Spatial multiomics profiling can reveal how tumor heterogeneity and microenvironment influence ADC efficacy. Combining spatial transcriptomics, proteomics, and AI-based analysis improves the identification of tissue factors influencing therapy response. This integrative approach potentially enables prediction of response, resistance, and optimized patient selection, which we review here.
ABSTRACT
Antibody–drug conjugates (ADCs) have transformed the therapeutic landscape of solid tumors; however, responses remain heterogeneous and complex to predict. In addition, a growing number of multiple ADC targets are either approved or in late-stage clinical development, such as NECTIN-4, HER2, or TROP2 for metastatic urothelial cancer. Spatial multiomics—representing next-generation methods that couple high-plex RNA sequencing and multiplex protein imaging with precise x–y–z coordinates within tissues—offer a direct way to correlate (ADC) antigen expression, cell state information, and micro-anatomical context with patient treatment outcomes.

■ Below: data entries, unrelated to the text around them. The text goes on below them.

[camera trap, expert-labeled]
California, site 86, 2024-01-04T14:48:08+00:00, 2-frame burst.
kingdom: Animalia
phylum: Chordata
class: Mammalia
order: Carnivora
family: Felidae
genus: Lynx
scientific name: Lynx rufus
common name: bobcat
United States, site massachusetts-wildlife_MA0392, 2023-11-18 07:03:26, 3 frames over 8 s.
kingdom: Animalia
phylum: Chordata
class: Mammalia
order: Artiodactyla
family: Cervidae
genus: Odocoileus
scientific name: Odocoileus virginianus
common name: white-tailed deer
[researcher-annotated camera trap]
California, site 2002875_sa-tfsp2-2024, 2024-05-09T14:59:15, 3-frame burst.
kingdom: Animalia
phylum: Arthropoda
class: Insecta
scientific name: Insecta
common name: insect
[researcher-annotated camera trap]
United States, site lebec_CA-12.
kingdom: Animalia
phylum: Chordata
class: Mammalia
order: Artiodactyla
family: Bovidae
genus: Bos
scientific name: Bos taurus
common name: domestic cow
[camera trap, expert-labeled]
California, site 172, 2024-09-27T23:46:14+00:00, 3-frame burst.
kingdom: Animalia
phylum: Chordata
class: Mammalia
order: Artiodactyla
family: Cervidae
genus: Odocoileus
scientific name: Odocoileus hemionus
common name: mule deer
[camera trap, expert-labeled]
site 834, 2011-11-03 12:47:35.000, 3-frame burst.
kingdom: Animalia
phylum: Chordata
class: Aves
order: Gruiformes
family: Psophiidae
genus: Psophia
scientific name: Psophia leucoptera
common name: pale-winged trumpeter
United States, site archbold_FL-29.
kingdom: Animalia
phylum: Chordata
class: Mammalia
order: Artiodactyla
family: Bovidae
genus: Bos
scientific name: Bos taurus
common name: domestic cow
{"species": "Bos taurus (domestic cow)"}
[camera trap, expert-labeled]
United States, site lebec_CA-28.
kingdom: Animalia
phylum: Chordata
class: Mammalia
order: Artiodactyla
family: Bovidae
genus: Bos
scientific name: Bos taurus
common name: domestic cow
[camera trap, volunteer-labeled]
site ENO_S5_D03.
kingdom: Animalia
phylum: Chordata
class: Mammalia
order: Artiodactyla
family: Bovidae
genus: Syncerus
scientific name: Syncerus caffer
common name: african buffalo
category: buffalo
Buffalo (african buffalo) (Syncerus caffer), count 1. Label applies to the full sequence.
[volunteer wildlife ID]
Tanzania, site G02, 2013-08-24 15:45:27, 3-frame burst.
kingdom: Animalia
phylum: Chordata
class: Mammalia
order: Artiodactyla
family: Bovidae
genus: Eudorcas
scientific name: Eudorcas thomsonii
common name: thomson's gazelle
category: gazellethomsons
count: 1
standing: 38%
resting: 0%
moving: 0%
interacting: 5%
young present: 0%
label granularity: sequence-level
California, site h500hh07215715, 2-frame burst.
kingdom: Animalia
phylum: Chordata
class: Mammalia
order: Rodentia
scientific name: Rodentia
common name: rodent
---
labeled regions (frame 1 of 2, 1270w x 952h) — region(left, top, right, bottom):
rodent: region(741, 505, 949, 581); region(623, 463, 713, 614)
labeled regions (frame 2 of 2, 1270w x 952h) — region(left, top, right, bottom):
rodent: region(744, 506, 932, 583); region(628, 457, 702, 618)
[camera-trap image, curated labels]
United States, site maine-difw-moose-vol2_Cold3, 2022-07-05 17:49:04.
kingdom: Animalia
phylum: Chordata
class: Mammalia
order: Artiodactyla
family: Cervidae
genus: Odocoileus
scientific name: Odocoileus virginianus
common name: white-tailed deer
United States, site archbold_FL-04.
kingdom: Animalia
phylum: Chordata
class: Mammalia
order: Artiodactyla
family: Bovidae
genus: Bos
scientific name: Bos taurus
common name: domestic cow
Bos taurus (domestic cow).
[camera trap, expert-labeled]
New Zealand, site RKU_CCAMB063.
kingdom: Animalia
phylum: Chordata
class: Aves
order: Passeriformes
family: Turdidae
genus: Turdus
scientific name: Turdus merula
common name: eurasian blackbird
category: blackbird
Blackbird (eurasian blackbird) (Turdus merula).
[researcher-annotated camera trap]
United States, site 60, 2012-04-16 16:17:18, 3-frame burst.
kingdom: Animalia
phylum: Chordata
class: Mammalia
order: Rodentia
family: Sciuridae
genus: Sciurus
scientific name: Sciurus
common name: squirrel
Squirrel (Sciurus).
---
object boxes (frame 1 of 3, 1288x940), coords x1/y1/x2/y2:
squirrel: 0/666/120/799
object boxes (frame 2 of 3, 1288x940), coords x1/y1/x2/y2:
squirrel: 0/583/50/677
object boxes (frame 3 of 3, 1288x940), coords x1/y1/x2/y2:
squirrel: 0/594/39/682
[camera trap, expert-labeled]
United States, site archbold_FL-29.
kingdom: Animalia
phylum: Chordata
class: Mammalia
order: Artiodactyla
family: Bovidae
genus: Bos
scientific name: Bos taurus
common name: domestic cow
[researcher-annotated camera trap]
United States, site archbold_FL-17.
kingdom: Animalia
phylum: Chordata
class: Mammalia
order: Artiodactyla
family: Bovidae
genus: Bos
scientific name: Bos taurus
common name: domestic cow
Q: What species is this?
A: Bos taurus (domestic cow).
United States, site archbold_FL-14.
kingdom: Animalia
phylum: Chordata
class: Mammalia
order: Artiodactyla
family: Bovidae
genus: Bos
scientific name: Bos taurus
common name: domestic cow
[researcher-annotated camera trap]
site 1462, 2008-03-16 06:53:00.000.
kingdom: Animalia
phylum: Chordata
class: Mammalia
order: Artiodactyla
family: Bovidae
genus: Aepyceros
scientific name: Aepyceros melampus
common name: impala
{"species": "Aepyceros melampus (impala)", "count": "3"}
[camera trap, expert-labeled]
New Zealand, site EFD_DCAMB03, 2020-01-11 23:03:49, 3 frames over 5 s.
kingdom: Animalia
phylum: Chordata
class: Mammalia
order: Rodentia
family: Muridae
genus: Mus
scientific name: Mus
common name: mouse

In this review, we highlight suitability and technological advancements in current spatial transcriptomics and proteomics approaches to decode modes of action and resistance to ADCs and extract biological insights, particularly in metastatic urothelial cancer—and propose an integrative framework that combines spatial readouts with machine and/or deep learning-driven analytics to stratify patients, forecast on- and off-target toxicities, and guide next-generation linker–payload designs or combination therapies.